Once again, obligatorily split infinitives.

This is no accident; more than, up to, and over are in fact prepositional modifiers (Cambridge Grammar of the English Language, pp. 357, 432f.), and like prepositions in general, must be immediately adjacent to the expression they combine with:

(10)
a. Intervening: *We looked at especially Sandy.
b. Preposed: We looked especially at Sandy.
c. Postposed: We looked at Sandy especially.

Although I haven't done corpus explorations of the rest of the prepositional modifiers as used for degree modification, my judgments are that, so long as the semantics is coherent, they can be so used, as in the folowing invented examples:

(11) I expect our profits
... to just about double next year.
... to around double next year.
... to between double and triple within a year.
... to from double to triple within a year.

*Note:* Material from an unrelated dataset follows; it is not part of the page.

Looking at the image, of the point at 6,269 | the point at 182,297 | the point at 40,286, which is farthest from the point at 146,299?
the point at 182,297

And they are restricted to intervening position, just like the others:

(12) I expect our profits
... *just about to double next year.
... *around to double next year.
... *between to double and triple within a year.
... *from to double to (to) triple within a year.

The bottom line is that nothing requires infinitival to to be immediately adjacent to the head V of the VP it combines with -- intervening modifiers are fine, so long as they belong to this VP -- but prepositions, whether they are heads or modifiers, must be immediately adjacent to the XP they combine with. And so: obligatorily split infinitives.